● ASSIGNMENT A: Name each topic that, according to the passage on molten-salt reactors, the article goes on to cover.
● ASSIGNMENT B: From the passage on molten-salt reactors, print the part starting at "The good news" and ending at "it burns up.".

The good news is that a proven solution is at hand – if we want it badly enough.
Called a molten-salt reactor [it] forgoes solid nuclear fuel for a liquid one … in theory, molten-salt reactors can never melt down … It’s reliable, it’s clean, it basically does everything fossil fuel does today … [and produces] energy without emitting carbon … What’s more, feeding a molten-salt reactor a radioactive waste from mining, called thorium (which is three to four times more abundant than uranium), can “breed” as much nuclear fuel as it burns up.

MSR were developed in the early days of the Cold War and the technology was proven in pilot production. However they were never pursued because (a) they didn’t produce weapons grade materials and (b) “not invented here”.
The article follows with a brief analysis of the safety of nuclear energy compared with traditional power generation, and a very brief summary of how nuclear physics works. Followed by an explanation of how MSRs using thorium can “breed” and then use uranium 233 but not weaponable plutonium.

Graph understanding data:
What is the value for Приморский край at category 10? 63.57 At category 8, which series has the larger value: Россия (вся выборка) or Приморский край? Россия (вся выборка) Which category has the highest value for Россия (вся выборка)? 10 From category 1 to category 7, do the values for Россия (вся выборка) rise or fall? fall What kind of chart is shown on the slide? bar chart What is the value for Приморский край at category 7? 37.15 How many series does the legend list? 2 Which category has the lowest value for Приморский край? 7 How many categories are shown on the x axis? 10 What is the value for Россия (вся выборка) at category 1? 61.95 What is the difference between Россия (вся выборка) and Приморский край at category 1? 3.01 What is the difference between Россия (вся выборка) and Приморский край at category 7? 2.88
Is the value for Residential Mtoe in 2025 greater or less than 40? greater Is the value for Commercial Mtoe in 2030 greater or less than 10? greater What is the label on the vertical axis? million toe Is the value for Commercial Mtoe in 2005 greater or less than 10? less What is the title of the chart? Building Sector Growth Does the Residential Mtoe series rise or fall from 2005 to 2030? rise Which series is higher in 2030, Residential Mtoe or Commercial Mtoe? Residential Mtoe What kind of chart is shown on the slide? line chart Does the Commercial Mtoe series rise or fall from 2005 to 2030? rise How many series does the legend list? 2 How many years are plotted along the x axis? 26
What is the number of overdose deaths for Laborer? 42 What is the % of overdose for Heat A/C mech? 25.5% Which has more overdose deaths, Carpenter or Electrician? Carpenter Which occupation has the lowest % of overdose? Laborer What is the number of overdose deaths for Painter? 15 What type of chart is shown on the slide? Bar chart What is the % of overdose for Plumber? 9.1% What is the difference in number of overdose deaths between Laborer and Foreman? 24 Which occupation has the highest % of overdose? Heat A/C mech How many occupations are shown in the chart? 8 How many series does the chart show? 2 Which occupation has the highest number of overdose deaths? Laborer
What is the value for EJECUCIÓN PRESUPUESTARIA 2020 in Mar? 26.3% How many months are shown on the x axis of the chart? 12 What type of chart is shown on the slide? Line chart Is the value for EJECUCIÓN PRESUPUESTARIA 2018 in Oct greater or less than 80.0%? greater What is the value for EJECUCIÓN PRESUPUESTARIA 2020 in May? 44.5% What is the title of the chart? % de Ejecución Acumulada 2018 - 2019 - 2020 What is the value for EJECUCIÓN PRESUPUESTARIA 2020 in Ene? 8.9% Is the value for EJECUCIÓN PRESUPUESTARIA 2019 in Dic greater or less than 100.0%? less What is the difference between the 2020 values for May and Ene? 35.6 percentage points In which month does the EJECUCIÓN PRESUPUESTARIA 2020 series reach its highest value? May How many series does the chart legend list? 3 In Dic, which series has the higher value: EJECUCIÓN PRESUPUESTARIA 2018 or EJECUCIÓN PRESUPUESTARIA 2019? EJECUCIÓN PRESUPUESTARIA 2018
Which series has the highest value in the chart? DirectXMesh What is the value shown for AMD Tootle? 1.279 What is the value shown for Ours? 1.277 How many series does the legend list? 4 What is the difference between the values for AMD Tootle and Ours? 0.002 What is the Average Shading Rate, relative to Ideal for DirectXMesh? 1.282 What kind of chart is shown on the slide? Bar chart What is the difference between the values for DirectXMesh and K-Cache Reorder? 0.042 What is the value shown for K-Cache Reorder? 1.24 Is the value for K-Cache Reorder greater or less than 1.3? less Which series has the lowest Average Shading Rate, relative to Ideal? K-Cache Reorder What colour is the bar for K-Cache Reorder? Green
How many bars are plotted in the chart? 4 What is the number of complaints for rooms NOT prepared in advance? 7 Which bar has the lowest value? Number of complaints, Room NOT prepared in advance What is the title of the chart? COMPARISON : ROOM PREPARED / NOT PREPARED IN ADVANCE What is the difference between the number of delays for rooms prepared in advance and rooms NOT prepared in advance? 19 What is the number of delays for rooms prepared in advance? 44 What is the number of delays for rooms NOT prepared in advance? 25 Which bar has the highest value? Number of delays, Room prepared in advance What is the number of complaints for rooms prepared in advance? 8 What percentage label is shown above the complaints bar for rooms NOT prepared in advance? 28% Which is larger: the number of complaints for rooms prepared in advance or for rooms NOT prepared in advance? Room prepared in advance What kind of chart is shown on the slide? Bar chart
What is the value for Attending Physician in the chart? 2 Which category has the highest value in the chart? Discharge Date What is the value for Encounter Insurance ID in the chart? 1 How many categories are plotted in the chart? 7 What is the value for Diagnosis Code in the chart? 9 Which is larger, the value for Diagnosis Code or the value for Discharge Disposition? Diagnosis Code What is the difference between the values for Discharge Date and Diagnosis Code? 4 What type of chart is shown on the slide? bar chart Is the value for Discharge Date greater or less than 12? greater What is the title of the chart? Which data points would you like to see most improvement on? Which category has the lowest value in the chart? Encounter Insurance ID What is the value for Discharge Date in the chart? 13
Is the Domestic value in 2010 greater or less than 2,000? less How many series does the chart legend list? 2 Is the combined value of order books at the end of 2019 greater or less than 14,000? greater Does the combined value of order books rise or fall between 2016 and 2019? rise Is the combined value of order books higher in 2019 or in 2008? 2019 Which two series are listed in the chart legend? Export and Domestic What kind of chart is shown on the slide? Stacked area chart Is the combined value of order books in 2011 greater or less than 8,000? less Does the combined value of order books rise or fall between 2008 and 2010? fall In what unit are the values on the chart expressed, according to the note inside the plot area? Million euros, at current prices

● EXERCISE SOLUTION A:
- A brief analysis of the safety of nuclear energy compared with traditional power generation
- A very brief summary of how nuclear physics works
- An explanation of how MSRs using thorium can "breed" and then use uranium 233 but not weaponable plutonium

● EXERCISE SOLUTION B:
The good news is that a proven solution is at hand – if we want it badly enough.
Called a molten-salt reactor [it] forgoes solid nuclear fuel for a liquid one … in theory, molten-salt reactors can never melt down … It’s reliable, it’s clean, it basically does everything fossil fuel does today … [and produces] energy without emitting carbon … What’s more, feeding a molten-salt reactor a radioactive waste from mining, called thorium (which is three to four times more abundant than uranium), can “breed” as much nuclear fuel as it burns up.